Please write out exactly the lines of the data below from the line holding "genus: Puma" through the line holding "New Zealand, site EFH_HCAME03, 2019-10-26", and leave out the rest.

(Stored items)
+++

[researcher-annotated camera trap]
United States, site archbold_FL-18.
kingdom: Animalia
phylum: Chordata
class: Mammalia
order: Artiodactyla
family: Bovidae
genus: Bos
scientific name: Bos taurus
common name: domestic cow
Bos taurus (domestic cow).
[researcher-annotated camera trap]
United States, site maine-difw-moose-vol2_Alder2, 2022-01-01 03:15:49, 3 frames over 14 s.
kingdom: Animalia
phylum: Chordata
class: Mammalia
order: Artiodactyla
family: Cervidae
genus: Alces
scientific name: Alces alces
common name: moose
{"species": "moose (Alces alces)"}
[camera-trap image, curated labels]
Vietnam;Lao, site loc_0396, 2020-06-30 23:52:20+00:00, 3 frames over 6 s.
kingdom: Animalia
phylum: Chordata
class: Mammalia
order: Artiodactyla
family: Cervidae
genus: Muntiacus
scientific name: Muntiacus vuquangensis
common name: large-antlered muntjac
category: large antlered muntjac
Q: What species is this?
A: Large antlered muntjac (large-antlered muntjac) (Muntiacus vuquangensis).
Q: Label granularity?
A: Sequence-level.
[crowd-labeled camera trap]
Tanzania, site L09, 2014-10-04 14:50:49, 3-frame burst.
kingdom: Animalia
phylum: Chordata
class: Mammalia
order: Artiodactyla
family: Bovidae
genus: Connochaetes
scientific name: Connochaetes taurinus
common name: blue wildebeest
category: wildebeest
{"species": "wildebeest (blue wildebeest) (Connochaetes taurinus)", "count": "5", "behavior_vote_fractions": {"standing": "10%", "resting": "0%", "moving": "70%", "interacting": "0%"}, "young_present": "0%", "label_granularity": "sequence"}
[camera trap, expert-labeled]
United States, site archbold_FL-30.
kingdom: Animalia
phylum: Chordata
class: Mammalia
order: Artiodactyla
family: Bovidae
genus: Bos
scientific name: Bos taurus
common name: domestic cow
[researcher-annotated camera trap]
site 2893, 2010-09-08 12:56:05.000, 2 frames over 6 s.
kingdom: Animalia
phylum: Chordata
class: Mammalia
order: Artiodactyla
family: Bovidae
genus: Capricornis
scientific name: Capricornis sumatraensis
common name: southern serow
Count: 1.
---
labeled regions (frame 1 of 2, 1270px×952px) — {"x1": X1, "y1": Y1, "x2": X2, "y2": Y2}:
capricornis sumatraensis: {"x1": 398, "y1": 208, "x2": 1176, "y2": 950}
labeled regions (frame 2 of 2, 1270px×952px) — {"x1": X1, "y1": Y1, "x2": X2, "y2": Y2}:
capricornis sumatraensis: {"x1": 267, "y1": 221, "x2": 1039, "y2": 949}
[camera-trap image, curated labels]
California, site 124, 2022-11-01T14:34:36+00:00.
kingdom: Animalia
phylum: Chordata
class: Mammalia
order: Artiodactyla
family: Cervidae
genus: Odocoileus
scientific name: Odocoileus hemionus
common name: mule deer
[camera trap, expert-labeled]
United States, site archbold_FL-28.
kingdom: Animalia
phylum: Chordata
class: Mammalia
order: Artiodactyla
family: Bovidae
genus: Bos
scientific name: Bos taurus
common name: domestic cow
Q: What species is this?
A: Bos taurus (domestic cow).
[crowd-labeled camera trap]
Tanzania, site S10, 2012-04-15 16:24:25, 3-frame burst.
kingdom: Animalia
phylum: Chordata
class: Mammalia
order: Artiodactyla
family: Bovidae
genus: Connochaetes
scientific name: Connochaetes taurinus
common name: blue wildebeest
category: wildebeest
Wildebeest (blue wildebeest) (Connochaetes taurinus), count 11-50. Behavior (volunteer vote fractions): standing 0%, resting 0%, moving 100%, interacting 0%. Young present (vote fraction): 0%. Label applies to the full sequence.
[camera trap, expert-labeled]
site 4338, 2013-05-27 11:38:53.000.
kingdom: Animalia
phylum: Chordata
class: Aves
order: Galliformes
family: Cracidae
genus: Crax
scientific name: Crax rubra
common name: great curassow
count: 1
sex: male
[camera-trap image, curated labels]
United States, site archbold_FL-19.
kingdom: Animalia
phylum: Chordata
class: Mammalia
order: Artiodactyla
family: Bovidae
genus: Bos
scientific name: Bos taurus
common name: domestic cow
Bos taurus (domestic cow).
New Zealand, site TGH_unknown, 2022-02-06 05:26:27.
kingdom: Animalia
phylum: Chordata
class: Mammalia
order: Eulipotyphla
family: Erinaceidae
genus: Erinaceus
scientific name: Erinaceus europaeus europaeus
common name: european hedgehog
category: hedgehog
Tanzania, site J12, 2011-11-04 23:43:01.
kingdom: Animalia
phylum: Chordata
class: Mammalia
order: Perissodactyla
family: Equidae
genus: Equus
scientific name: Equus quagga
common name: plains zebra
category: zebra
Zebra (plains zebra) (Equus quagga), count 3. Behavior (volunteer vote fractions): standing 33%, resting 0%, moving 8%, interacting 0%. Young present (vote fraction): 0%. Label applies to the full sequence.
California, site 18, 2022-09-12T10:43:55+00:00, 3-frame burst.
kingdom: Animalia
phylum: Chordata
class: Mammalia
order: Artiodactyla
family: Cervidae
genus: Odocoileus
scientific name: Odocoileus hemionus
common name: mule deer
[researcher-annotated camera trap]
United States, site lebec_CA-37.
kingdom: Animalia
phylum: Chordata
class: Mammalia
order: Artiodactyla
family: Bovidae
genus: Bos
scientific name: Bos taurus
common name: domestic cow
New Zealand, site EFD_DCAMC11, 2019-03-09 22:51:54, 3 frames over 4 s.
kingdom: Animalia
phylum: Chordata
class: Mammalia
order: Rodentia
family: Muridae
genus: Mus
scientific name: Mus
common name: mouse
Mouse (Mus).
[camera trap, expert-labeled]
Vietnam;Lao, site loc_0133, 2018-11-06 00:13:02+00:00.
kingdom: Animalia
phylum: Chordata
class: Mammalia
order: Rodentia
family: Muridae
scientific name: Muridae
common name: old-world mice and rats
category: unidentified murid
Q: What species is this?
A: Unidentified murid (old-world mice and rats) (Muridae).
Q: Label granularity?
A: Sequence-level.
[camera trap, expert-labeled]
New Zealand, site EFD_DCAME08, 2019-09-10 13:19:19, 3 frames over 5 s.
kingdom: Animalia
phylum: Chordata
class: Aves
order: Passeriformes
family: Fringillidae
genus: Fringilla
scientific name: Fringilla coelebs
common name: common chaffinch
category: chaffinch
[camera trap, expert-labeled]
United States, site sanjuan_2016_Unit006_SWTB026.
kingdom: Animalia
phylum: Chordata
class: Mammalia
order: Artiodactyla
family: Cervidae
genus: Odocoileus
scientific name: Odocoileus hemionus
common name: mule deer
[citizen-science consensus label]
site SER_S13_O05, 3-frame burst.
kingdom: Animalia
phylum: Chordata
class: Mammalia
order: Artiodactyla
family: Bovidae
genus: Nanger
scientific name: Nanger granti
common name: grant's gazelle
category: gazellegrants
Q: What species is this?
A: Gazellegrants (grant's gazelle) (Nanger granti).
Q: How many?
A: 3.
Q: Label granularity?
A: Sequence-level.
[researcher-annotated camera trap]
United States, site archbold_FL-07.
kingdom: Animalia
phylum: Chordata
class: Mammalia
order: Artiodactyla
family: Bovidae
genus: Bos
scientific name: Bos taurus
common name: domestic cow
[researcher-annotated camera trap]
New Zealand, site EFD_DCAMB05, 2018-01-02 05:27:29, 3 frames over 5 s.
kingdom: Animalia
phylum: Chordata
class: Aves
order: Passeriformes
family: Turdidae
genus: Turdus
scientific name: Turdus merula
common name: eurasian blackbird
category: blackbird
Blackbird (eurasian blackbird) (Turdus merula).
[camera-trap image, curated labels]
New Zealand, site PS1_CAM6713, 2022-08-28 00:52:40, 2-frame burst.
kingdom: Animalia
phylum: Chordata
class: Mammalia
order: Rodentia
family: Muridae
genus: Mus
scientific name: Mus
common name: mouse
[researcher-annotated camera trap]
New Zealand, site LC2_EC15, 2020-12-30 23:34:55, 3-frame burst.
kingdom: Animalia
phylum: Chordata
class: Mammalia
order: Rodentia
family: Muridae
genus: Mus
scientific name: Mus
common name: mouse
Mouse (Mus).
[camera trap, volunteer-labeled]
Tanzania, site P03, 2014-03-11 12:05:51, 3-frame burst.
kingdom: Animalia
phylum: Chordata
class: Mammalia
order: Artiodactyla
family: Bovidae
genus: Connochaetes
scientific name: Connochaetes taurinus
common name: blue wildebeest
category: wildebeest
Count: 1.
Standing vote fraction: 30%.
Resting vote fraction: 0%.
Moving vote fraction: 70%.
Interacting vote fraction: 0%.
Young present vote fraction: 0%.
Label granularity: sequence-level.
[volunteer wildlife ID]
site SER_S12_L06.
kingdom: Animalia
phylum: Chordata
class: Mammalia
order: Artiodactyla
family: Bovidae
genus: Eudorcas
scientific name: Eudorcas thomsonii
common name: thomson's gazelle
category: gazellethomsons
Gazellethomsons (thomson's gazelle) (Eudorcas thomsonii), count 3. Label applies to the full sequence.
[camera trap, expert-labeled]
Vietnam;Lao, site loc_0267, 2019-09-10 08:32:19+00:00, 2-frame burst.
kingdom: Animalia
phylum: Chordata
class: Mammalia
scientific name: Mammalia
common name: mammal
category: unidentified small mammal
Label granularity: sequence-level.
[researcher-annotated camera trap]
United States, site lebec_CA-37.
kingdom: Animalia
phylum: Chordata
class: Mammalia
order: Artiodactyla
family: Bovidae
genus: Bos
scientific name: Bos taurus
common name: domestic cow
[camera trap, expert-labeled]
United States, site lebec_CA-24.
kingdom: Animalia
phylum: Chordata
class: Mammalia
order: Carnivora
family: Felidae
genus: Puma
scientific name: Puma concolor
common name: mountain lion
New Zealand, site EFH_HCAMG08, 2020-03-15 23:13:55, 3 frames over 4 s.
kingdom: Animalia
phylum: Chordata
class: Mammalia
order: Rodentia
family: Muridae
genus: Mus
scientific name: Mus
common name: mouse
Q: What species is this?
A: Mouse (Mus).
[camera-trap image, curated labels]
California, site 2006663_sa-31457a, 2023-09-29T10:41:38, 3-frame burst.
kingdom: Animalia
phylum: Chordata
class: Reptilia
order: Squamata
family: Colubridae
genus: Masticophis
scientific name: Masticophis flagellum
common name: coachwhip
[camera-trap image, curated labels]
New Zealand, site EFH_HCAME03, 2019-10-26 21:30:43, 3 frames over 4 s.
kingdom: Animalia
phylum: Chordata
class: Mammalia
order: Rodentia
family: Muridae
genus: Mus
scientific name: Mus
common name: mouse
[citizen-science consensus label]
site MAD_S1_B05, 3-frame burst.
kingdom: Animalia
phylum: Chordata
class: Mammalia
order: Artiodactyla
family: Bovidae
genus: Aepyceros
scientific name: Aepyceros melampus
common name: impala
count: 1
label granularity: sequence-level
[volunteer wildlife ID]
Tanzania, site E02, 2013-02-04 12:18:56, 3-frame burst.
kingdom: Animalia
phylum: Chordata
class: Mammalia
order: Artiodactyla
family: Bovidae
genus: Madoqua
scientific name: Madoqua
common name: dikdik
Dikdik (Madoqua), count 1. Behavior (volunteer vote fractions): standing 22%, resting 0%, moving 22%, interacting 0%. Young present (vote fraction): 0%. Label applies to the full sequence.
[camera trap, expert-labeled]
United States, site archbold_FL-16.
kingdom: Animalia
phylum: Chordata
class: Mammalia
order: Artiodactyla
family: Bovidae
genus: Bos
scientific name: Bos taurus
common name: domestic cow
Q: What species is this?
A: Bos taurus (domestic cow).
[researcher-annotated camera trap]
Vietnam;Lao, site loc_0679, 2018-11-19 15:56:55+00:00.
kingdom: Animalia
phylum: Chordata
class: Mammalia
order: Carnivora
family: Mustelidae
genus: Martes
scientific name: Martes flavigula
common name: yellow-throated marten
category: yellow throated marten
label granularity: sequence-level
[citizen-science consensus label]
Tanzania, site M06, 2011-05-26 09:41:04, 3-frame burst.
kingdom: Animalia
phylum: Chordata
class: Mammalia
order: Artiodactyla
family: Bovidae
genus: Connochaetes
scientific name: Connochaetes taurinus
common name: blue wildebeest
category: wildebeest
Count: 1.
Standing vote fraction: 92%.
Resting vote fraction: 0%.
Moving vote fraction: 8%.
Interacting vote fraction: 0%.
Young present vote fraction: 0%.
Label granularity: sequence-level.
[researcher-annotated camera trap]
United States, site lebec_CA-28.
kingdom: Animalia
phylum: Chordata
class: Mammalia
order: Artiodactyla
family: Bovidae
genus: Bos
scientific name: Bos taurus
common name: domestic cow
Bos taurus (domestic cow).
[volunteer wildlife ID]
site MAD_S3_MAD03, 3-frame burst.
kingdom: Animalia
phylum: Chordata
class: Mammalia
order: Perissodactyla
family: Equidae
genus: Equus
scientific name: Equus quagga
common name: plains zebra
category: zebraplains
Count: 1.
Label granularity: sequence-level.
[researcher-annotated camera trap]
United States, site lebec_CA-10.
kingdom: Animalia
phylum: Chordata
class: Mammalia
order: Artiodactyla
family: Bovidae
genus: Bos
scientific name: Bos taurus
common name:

+++

— WRITTEN ANSWER —
genus: Puma
scientific name: Puma concolor
common name: mountain lion
New Zealand, site EFH_HCAMG08, 2020-03-15 23:13:55, 3 frames over 4 s.
kingdom: Animalia
phylum: Chordata
class: Mammalia
order: Rodentia
family: Muridae
genus: Mus
scientific name: Mus
common name: mouse
Q: What species is this?
A: Mouse (Mus).
[camera-trap image, curated labels]
California, site 2006663_sa-31457a, 2023-09-29T10:41:38, 3-frame burst.
kingdom: Animalia
phylum: Chordata
class: Reptilia
order: Squamata
family: Colubridae
genus: Masticophis
scientific name: Masticophis flagellum
common name: coachwhip
[camera-trap image, curated labels]
New Zealand, site EFH_HCAME03, 2019-10-26 21:30:43, 3 frames over 4 s.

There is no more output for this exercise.